Segera saja salah satu prajurit mengepung kelas ini bergerak dan memberikan sesuatu berbentuk serum kepada perempuan cermin itu.

"Oke, untuk kamu anak muda. Tunggu sebentar" Lanjut pria yang menawan Ian sambil mengecek sesuatu pada sakunya.

"Aku akan memeriksa mu terlebih dahulu" Ian tidak tau apa yang terjadi dengan apa yang dibelakangnya, tapi dari pantulan lemari kaca,  Ian ditodong dengan 2 bentuk senjata.

Pria itu terlihat seperti koboi sekarang karena memegang 2 senjata tembak sekarang.

Bib!

Setelah bunyi itu, raut wajah nya seketika berbeda.

"Untuk apa aku meminta maaf kepada mu" Sikap dia juga berubah.

"Walau kau memiliki persentase sedikit, tapi kau juga termasuk dengan napi itu!" Kebencian yang terlihat dari nada  bicara tegas Pria itu.

"Kau juga tidak akan berguna untuk kami" tangan yang memegang pistol itu mulai bergerak.

Ian tidak tau apa yang membuat dia berubah begitu cepat.

DAR!

...

BRUK!

"Ada apa dengan mu Ian!" Panik Tari melihat Ian terjatuh dari kursinya.

Haa.. Haa nafas Ian memberat, Ian Dejavu saat ini.

"Dirimu mimpi apa sampai berkeringat sekali hah?!" Tari masih panik melihat temannya. Ian memang sering sekali tidur, tapi tidak pernah Tari melihat temannya seperti itu hanya karena mimpi.

"Tidak ada apa - apa, aku baik - baik saja"

"Ku tidak begitu yakin kamu baik - baik saja Ian. Ini ambil minum ku, minumlah terlebih dahulu. Aku tidak akan menanyakan lagi" Menyodorkan minuman ke Ian. Tari tau batasan, Tari tau Ian tidak akan menceritakan apa yang baru saja ia mimpikan.

Tari peduli sesaat, lalu tidak peduli lagi. bukankah hanya mimpi buruk saja? Tari mungkin percaya diri bahwa mimpi yang pernah Tari lihat lebih buruk dari Ian.

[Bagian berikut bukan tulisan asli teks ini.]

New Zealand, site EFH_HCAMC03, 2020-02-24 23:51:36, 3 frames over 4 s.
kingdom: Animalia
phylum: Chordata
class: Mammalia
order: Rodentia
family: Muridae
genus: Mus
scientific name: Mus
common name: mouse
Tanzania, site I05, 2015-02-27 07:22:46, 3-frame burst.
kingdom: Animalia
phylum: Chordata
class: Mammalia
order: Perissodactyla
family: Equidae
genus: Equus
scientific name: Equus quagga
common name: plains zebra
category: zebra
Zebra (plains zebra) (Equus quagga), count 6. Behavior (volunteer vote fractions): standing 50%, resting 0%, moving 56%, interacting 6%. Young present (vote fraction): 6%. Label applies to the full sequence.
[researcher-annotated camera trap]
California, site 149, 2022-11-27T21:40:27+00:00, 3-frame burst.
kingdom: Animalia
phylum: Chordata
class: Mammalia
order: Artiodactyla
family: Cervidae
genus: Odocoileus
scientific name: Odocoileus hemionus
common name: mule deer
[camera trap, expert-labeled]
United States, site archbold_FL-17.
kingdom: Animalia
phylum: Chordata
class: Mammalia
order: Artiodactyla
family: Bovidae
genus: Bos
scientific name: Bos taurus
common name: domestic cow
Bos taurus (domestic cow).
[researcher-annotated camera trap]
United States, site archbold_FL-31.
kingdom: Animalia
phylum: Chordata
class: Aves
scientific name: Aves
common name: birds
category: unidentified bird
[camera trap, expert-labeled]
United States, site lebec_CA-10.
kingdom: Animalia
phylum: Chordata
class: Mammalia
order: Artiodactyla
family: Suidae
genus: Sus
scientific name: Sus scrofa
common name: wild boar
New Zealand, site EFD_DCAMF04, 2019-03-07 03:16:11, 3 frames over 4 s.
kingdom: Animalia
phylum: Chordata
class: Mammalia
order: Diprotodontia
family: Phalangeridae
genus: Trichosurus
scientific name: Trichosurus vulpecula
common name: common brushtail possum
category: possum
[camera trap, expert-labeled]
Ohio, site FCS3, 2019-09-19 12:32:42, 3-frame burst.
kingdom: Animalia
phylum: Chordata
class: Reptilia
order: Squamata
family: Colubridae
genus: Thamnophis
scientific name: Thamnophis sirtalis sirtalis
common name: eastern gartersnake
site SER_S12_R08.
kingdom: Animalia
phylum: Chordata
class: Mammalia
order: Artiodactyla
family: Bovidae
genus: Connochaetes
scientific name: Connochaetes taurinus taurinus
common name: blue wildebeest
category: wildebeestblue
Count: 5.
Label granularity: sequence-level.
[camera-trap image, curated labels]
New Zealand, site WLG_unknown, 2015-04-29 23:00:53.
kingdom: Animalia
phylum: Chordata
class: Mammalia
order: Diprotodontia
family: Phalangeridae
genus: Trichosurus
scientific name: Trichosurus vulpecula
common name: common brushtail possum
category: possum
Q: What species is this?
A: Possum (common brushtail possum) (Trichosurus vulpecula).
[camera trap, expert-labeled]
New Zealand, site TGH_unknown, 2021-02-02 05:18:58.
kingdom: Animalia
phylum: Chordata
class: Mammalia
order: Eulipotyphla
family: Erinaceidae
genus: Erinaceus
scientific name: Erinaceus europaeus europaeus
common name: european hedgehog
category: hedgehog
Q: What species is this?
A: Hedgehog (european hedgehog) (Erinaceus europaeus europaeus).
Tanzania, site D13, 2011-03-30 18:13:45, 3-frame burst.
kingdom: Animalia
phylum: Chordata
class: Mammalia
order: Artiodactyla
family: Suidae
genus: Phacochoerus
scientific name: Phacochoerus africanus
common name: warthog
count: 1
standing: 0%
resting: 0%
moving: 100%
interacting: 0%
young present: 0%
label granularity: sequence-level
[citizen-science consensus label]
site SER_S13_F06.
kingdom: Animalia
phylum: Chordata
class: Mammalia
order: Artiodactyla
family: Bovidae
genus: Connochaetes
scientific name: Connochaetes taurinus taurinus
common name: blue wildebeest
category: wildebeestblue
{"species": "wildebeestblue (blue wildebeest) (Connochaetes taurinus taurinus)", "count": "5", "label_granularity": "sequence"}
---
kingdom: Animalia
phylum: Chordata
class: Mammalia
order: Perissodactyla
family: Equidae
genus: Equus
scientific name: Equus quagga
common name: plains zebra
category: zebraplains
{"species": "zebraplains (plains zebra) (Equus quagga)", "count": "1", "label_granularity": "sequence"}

"Terimakasih. Gluk" Ian menerima pemberian dari Tari dan meminumnya. Kini, Ian sudah bisa tenang perlahan.

"Sama - sama"

"Lebih baik, kamu kembali ke tempat duduk terlebih dahulu daripada cemas kepadaku"

"Kenapa memang nya?"

"Seseorang segera masuk ke kelas ini" Ucap ku

"Hee! bagaimana dirimu tau ada yang datang!Dari tadi kamu tidur." Heran Tari.

"Entah kenapa aku sensitif sehabis tidur, jadi aku bisa merasakan kehadiran orang. Sekarang kembali ketempat duduk mu" Mendorong Tari ke tempat duduknya.

"Iya ... "  Perempuan itu  membiarkan dirinya didorong oleh Ian.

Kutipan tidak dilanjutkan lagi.